- [Task requirements]:
Can you lay out the records from the line containing "Which does [31,46]" through the line containing "Which is farther" as a JSON list of strings, with one string per line and no blank lines?

- [Data supplied]:
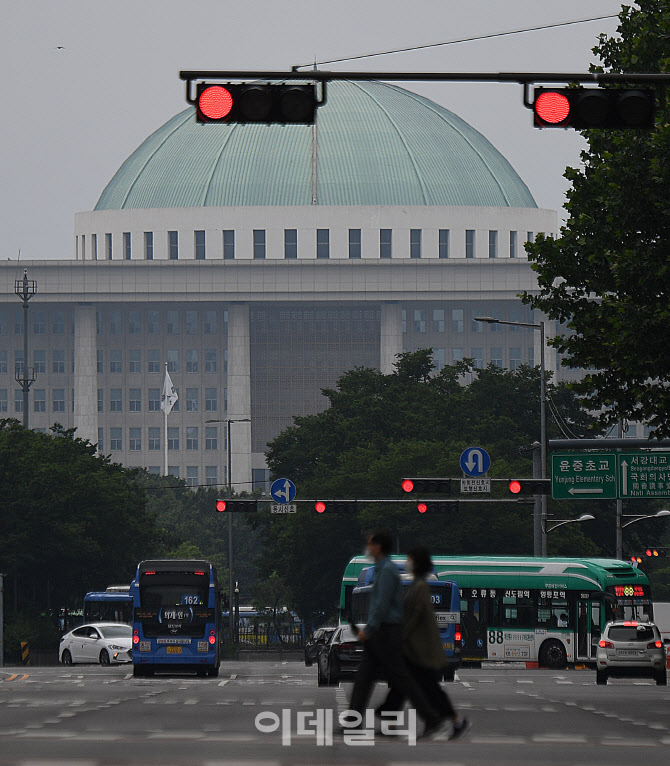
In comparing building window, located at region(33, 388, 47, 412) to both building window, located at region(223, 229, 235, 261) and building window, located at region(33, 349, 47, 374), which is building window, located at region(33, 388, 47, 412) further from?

--

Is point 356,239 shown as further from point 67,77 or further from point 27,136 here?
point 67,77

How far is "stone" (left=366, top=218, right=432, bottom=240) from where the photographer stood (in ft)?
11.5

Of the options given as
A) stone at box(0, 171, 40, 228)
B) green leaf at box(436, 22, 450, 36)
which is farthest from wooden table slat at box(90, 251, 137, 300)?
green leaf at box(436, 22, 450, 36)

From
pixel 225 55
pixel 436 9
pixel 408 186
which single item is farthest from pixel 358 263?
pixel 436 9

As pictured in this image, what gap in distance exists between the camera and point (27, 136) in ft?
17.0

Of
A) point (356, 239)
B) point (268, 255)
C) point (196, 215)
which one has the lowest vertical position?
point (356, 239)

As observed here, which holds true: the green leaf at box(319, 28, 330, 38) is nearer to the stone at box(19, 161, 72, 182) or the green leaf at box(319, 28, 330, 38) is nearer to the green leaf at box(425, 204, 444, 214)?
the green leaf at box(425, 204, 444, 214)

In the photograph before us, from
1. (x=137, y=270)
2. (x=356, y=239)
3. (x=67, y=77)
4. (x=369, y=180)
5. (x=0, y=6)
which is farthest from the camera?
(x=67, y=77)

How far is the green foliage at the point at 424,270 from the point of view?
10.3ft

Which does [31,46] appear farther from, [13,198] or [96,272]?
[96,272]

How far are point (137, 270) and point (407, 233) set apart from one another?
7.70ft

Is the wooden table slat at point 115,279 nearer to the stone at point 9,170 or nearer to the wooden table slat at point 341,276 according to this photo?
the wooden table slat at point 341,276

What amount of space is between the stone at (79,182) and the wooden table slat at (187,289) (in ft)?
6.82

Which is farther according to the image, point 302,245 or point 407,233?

- [Finished exercise]:
[
  "Which does [31,46] appear farther from, [13,198] or [96,272]?",
  "[96,272]",
  "How far are point (137, 270) and point (407, 233) set apart from one another?",
  "7.70ft",
  "Is the wooden table slat at point 115,279 nearer to the stone at point 9,170 or nearer to the wooden table slat at point 341,276 according to this photo?",
  "the wooden table slat at point 341,276",
  "What amount of space is between the stone at (79,182) and the wooden table slat at (187,289) (in ft)?",
  "6.82",
  "Which is farther according to the image, point 302,245 or point 407,233?"
]